======== SELECTED EXCERPT ========

Great tips and resources, thanks everyone 

I too have fun opening up the aperture and capturing shots with my camera. I wish I could get that level of light with a device to shoot video. 

My brain is scabbed over and ripe for the picking, glad to share my experiences (limited they may be). Apologies for the gross metaphor 

-jimmy


----------



## matrixmom (Aug 20, 2011)

Also filming right at sunset helps too. I bought the light dave recommends and its works great! Adds light and you can adjust the brightness. I have also used it for other events too.


----------



## corey872 (Jan 10, 2010)

Some good tips above. If your camera has a 'night scene' mode, sometimes that is helpful. Beyond that, using wide apertures (low f-stop), higher ISO settings (at the risk of graininess on the image) and wide angle lenses helps. If shooting stills, then a camera tripod can help you get more optimal settings above and make up for it with long exposures, or even HDR shots if that is the look you're after.

======== EXERCISE MATERIALS ========

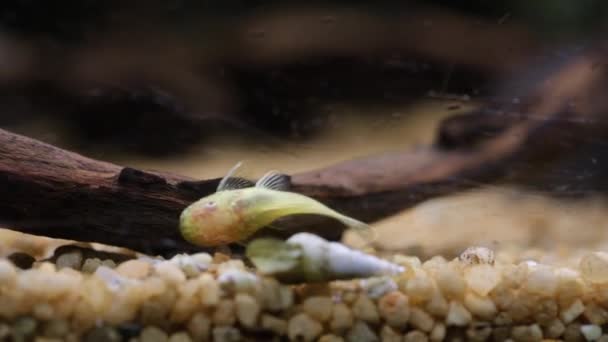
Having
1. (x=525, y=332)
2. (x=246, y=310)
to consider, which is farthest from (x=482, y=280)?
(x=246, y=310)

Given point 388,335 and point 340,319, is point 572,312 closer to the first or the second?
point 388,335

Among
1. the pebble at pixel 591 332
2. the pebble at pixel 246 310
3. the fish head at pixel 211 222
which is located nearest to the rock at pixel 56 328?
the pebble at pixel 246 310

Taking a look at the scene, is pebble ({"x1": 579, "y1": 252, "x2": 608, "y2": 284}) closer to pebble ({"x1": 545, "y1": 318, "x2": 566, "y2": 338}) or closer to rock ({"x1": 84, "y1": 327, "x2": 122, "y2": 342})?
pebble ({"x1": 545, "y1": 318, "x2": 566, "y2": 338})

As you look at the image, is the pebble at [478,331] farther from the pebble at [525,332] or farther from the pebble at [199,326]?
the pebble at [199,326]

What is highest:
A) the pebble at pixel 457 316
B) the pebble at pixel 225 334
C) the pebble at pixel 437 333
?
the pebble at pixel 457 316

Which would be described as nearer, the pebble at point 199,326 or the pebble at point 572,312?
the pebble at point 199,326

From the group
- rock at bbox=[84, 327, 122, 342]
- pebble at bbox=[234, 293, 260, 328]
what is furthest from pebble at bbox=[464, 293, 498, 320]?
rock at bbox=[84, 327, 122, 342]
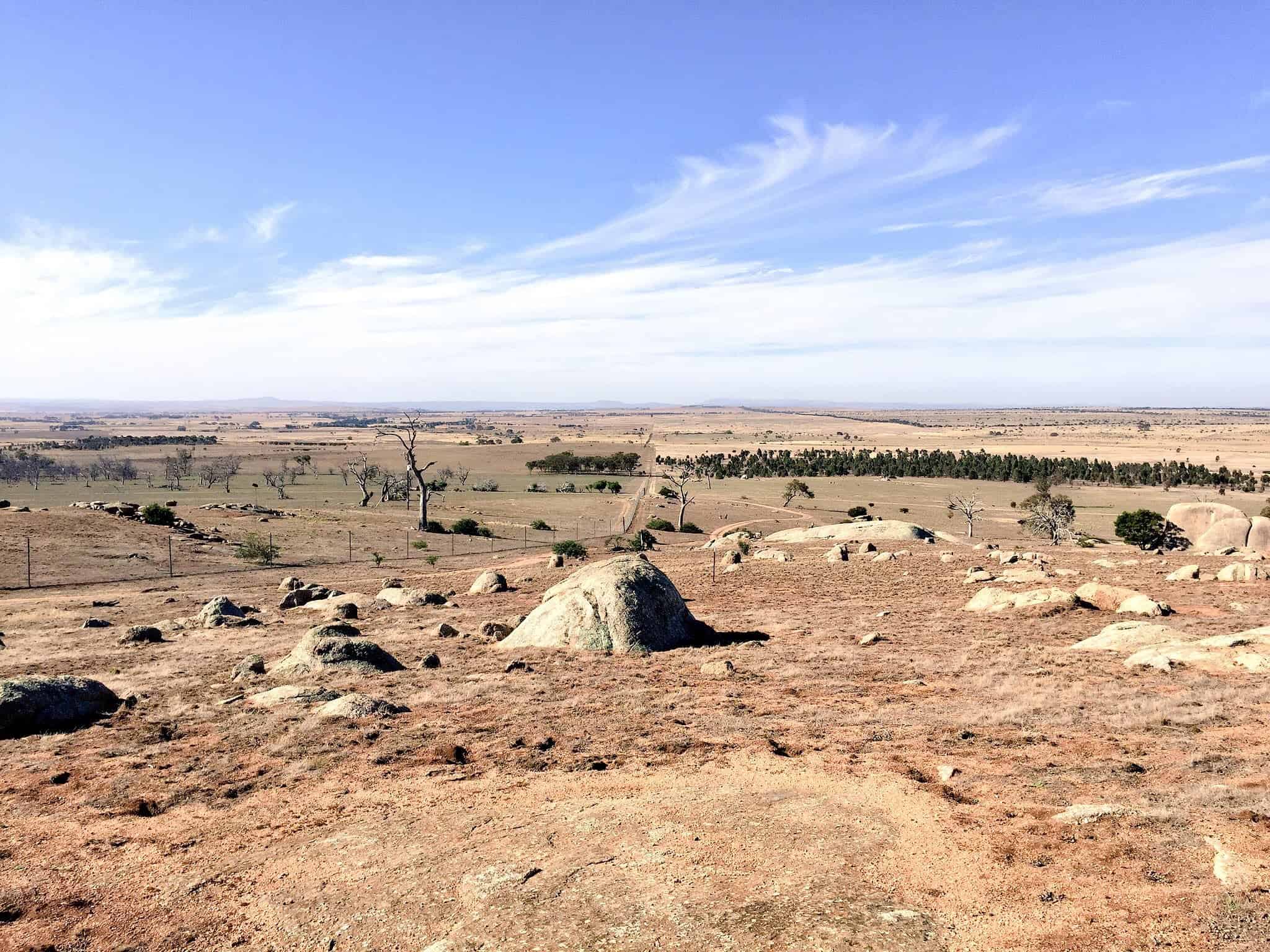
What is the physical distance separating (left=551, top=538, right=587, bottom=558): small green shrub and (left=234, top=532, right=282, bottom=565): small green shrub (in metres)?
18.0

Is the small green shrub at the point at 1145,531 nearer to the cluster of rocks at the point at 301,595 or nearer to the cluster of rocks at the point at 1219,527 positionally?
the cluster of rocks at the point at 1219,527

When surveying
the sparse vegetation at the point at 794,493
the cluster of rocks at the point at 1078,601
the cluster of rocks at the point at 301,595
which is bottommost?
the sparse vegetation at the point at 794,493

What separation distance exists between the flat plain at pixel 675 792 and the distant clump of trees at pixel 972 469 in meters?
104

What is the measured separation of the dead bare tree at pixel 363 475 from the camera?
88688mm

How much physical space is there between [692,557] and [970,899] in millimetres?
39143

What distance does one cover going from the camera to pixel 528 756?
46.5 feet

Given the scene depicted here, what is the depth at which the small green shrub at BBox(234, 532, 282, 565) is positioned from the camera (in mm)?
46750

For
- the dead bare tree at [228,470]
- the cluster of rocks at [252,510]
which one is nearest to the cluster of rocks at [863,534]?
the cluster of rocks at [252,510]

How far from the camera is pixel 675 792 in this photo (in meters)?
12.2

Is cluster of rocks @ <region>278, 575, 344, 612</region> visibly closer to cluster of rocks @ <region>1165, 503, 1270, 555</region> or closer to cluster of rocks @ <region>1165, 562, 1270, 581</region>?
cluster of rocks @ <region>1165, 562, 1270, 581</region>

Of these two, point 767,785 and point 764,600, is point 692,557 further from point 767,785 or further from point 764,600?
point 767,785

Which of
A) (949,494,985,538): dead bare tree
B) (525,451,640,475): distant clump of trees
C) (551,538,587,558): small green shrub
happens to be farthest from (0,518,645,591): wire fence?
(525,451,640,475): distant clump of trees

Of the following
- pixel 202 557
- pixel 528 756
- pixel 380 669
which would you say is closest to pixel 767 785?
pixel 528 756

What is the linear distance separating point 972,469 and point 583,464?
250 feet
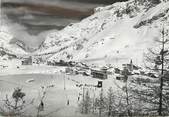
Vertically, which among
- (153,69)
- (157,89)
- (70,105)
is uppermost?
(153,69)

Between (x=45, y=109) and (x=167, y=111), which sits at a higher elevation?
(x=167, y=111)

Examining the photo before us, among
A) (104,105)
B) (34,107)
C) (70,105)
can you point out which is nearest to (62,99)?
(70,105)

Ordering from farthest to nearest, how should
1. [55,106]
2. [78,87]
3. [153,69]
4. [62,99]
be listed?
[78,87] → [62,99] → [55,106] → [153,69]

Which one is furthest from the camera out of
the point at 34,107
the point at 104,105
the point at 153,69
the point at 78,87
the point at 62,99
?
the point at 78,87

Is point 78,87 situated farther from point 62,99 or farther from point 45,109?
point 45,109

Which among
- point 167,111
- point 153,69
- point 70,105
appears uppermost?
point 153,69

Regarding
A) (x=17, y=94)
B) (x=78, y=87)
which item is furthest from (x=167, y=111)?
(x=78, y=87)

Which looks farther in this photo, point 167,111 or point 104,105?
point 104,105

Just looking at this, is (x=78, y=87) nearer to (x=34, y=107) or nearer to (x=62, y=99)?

========

▶ **JOBS**
1. Copy out the records, everything from the line containing "Of these two, point" down to the end of the records, and leave the pictures out.
2. Write the next part of the forum thread on shooting in low light, picking up after its last post.

▶ **ANSWERS FOR THE TASKS**
1.
Of these two, point 767,785 and point 764,600, is point 692,557 further from point 767,785 or further from point 764,600?
point 767,785

Which of
A) (949,494,985,538): dead bare tree
B) (525,451,640,475): distant clump of trees
C) (551,538,587,558): small green shrub
happens to be farthest from (0,518,645,591): wire fence?
(525,451,640,475): distant clump of trees

Of the following
- pixel 202 557
- pixel 528 756
- pixel 380 669
which would you say is closest to pixel 767 785?
pixel 528 756

What is the linear distance separating point 972,469 and point 583,464?
250 feet
Vertically, which among
- (153,69)
- (157,89)
- (70,105)
is uppermost?
(153,69)

Between (x=45, y=109) and (x=167, y=111), which sits at a higher elevation?
(x=167, y=111)

Examining the photo before us, among
A) (104,105)
B) (34,107)
C) (70,105)
can you point out which is nearest to (62,99)?
(70,105)

Ordering from farthest to nearest, how should
1. [55,106]
2. [78,87]
3. [153,69]
4. [62,99]
be listed?
[78,87] → [62,99] → [55,106] → [153,69]

Which one is furthest from the camera out of
the point at 34,107
the point at 104,105
the point at 153,69
the point at 78,87
the point at 62,99
?
the point at 78,87

Is point 78,87 situated farther from point 62,99 or farther from point 45,109?
point 45,109

Which among
- point 167,111
- point 153,69
- point 70,105
appears uppermost?
point 153,69

Regarding
A) (x=17, y=94)
B) (x=78, y=87)
which item is furthest from (x=167, y=111)?
(x=78, y=87)

Which looks farther in this photo, point 167,111 or point 104,105?
point 104,105

Just looking at this, is (x=78, y=87) nearer to (x=34, y=107) or nearer to (x=62, y=99)?

2.
Not explicitly familiar with the ZX5 and if the image is completely 'black' then that is obviously an issue, but I've never tried to get a 100% crystal clear, lighted shot of my haunt. (links in signature) It's not a documentary, or place where I've wanted to capture every facet in crystal clear, extreme detail. I just let the dark shadows, uneven light, etc be part of the ambiance.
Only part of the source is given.